# [What is expected]
Copy the following data word for word, starting at the line that has "this 1280×853 image." and stopping after the line that has "rusty metal post [588, 456, 672, 684]".

# [Data extract]
+ + +
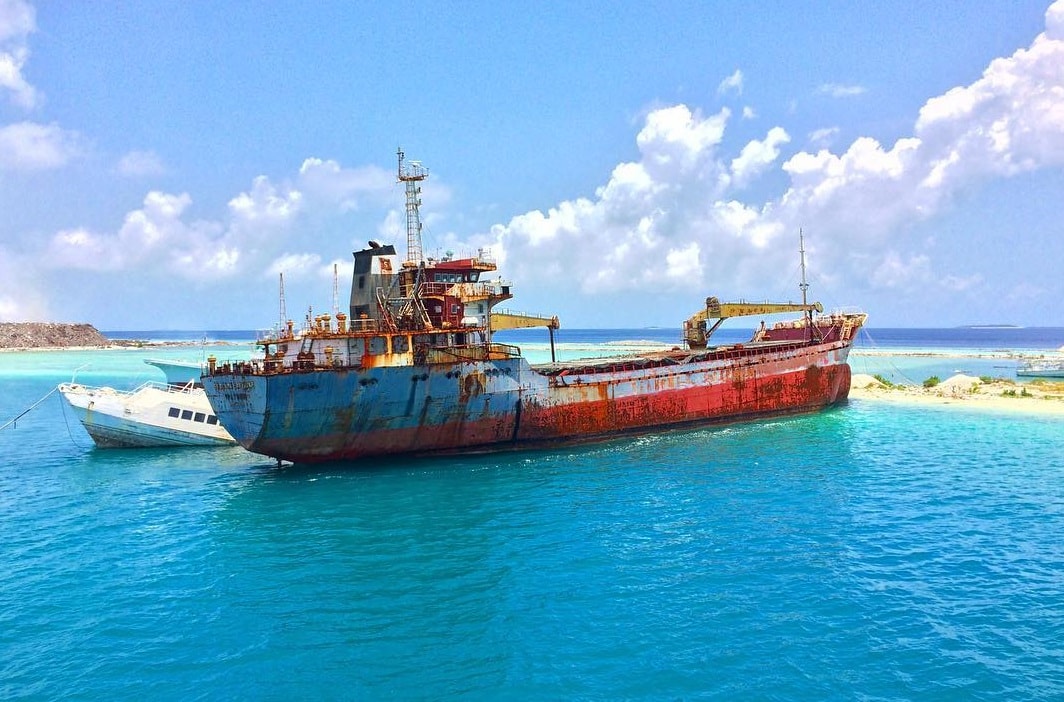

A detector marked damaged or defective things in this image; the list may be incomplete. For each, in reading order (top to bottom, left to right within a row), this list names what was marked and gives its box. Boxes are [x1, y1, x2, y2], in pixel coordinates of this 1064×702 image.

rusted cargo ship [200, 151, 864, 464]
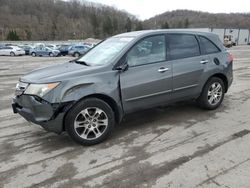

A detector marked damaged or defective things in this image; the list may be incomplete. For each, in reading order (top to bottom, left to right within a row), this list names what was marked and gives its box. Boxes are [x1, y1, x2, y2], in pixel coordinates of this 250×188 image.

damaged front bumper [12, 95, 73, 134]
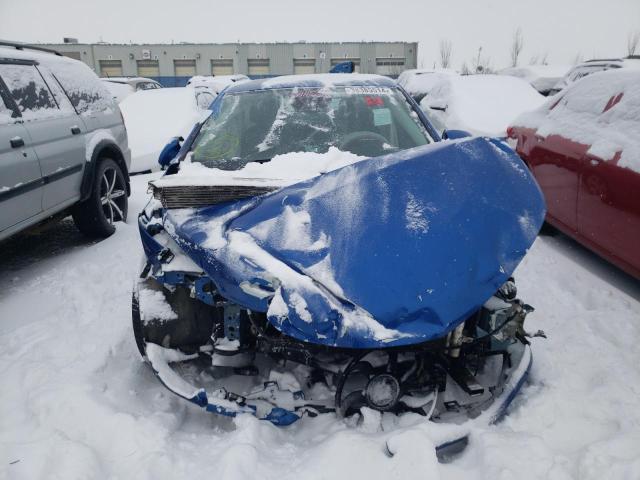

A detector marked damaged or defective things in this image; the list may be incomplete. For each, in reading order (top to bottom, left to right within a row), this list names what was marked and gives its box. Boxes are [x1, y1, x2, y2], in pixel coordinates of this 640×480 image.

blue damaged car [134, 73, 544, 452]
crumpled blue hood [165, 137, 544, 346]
+ + +
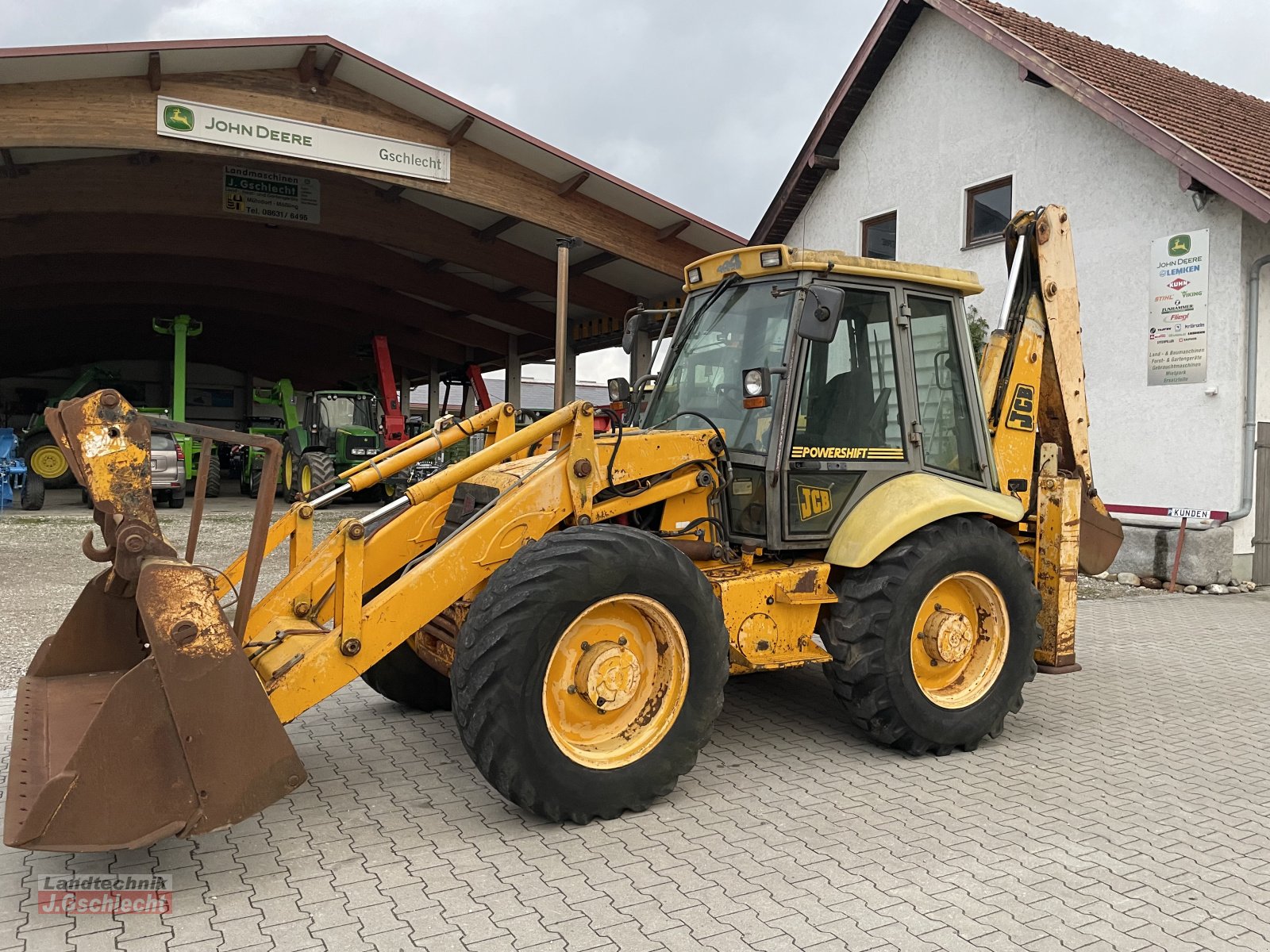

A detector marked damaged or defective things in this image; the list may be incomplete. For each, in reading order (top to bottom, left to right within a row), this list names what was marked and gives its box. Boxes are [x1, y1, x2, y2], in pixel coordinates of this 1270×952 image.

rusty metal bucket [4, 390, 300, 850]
+ + +
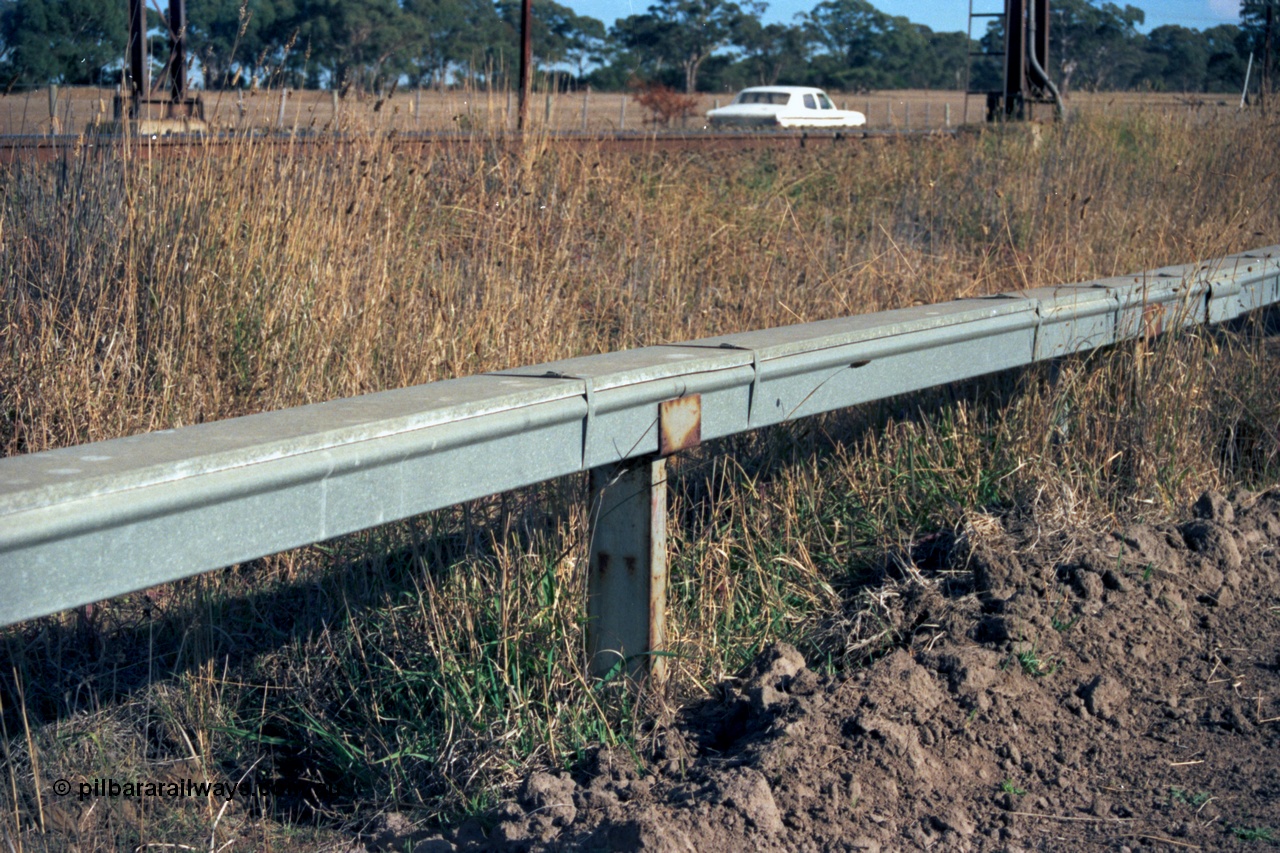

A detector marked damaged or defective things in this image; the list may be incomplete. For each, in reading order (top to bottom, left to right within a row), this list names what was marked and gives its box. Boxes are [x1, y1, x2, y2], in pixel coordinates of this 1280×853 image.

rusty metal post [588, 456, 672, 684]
+ + +
# [Written solution]
A detector marked damaged or defective things in this image; the list may be incomplete. For each, in reading order (top to bottom, left to right within a row), this list names what was marked and gives its box. Boxes are [x1, y1, x2, y2], in pixel coordinates of this 1280×853 image.

rusty metal post [588, 456, 672, 684]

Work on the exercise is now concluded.